--- Begin INFORMATION SHOWN ---

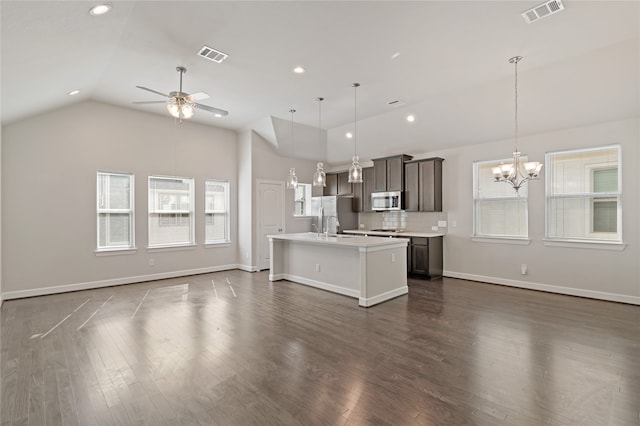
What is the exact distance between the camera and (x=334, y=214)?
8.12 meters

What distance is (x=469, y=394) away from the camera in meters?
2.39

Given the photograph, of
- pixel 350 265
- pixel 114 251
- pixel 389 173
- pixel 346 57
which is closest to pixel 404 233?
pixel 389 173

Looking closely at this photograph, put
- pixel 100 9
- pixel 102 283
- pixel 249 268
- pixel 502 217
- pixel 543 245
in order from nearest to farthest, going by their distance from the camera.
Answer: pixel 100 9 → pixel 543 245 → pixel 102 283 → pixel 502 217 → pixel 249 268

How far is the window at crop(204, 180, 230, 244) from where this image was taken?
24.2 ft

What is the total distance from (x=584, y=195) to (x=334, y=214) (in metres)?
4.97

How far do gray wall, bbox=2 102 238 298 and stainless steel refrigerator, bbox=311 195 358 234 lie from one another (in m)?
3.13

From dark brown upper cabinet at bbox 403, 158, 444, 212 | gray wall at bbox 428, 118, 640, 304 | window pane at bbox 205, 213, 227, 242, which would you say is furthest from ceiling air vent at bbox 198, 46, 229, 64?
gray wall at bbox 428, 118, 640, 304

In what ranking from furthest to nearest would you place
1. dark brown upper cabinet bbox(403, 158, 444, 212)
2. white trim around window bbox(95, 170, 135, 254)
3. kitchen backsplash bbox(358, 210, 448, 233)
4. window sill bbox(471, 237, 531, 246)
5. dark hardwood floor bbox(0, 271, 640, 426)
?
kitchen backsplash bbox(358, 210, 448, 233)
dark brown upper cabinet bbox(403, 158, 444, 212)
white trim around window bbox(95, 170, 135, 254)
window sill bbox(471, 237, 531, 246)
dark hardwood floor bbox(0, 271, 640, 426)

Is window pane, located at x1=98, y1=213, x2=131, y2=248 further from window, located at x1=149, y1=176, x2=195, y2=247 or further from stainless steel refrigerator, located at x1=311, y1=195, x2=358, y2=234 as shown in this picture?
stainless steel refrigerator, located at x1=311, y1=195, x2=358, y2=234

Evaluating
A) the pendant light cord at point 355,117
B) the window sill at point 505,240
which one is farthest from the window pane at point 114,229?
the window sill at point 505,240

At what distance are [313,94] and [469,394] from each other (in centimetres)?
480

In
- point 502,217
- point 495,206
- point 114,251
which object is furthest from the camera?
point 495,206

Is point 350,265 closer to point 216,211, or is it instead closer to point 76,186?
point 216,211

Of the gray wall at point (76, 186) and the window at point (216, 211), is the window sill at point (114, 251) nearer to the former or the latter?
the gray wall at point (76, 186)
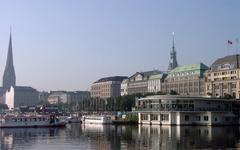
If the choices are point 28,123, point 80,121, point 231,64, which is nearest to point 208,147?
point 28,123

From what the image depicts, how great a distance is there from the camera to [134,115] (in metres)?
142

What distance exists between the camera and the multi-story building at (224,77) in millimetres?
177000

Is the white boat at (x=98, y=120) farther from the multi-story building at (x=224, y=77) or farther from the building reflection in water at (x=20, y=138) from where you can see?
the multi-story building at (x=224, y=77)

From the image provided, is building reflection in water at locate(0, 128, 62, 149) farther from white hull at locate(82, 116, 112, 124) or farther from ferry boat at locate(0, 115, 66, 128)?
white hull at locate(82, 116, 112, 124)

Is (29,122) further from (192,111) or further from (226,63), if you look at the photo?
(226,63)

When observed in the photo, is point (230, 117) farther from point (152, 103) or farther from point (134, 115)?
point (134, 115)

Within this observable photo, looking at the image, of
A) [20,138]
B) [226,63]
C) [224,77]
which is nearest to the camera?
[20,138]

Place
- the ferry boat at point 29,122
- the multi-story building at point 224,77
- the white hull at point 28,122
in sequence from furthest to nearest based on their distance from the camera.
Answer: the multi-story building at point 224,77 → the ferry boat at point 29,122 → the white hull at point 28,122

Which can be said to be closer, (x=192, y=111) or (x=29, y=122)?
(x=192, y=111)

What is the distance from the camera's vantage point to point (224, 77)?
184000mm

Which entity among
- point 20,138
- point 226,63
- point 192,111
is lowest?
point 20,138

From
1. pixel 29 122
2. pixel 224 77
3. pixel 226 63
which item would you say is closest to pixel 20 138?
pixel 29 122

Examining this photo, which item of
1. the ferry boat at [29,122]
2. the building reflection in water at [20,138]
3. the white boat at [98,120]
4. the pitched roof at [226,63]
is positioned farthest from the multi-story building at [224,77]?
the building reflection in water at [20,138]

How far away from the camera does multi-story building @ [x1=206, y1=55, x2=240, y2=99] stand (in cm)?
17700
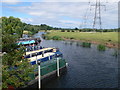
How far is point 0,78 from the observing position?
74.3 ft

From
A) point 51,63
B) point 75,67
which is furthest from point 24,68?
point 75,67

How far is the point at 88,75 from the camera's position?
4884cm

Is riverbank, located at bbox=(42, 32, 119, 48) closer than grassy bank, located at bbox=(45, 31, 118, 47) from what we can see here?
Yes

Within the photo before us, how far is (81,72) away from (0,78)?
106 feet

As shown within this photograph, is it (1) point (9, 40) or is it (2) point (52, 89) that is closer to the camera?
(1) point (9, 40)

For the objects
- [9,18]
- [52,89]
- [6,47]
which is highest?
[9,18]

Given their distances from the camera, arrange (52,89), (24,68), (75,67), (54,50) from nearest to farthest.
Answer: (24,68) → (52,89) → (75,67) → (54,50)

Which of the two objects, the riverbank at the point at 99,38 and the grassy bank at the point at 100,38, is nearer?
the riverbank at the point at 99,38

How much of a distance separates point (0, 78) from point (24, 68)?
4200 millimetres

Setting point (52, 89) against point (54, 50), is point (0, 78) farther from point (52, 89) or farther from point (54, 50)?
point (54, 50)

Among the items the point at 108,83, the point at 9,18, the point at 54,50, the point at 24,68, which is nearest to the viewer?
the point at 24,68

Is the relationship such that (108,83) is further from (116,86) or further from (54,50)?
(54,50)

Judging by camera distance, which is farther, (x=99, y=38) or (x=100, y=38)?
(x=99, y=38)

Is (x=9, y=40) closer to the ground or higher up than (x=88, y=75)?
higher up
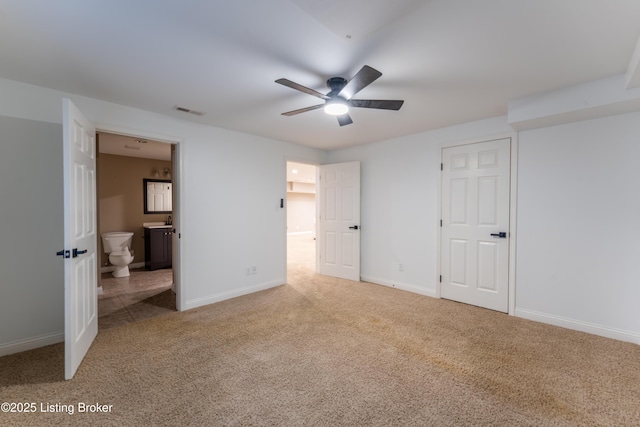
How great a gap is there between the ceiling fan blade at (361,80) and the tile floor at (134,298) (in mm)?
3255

--- End INFORMATION SHOWN ---
--- Begin INFORMATION SHOWN ---

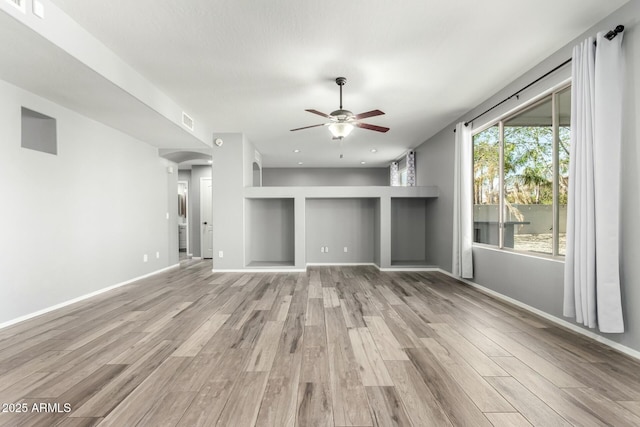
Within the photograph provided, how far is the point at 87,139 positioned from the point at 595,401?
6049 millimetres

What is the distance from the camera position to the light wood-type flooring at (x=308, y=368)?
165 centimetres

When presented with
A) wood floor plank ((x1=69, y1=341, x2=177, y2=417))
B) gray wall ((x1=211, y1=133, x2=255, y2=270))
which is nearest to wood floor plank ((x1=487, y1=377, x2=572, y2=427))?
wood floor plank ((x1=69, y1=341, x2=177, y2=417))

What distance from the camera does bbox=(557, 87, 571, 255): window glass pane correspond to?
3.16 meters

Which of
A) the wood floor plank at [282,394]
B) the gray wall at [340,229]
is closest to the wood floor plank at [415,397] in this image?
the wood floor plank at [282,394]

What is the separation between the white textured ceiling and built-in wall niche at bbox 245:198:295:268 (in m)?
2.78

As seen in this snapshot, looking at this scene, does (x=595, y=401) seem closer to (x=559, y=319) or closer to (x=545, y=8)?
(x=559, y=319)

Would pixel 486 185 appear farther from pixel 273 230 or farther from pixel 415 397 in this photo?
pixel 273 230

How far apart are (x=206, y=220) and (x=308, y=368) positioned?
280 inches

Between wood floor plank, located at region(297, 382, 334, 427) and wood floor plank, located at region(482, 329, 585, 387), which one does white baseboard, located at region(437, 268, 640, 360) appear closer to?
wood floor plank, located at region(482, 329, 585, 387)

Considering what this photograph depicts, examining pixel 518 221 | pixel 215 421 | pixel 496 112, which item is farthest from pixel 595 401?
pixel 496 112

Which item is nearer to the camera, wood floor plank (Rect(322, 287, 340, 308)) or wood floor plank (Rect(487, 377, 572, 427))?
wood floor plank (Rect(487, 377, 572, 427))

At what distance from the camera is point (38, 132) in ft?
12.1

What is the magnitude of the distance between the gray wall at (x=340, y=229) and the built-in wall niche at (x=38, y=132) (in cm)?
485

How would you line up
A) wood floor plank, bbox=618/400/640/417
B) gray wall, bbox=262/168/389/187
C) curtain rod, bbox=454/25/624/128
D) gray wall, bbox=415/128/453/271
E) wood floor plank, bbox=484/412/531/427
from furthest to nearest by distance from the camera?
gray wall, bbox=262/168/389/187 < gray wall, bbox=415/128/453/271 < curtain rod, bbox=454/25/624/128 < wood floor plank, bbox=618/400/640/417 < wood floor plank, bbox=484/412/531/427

--- End INFORMATION SHOWN ---

* **TO BE DONE**:
Lay out every line of the data above, from the line containing "Within the photograph" down through the line containing "3.16 meters", as a JSON list of strings with one string per line. Leave out blank lines.

* **RESPONSE FOR THIS EXERCISE**:
[
  "Within the photograph provided, how far is the point at 87,139 positioned from the point at 595,401?",
  "6049 millimetres",
  "What is the distance from the camera position to the light wood-type flooring at (x=308, y=368)?",
  "165 centimetres",
  "When presented with",
  "A) wood floor plank ((x1=69, y1=341, x2=177, y2=417))",
  "B) gray wall ((x1=211, y1=133, x2=255, y2=270))",
  "which is nearest to wood floor plank ((x1=487, y1=377, x2=572, y2=427))?",
  "wood floor plank ((x1=69, y1=341, x2=177, y2=417))",
  "What distance from the camera does bbox=(557, 87, 571, 255): window glass pane correspond to?",
  "3.16 meters"
]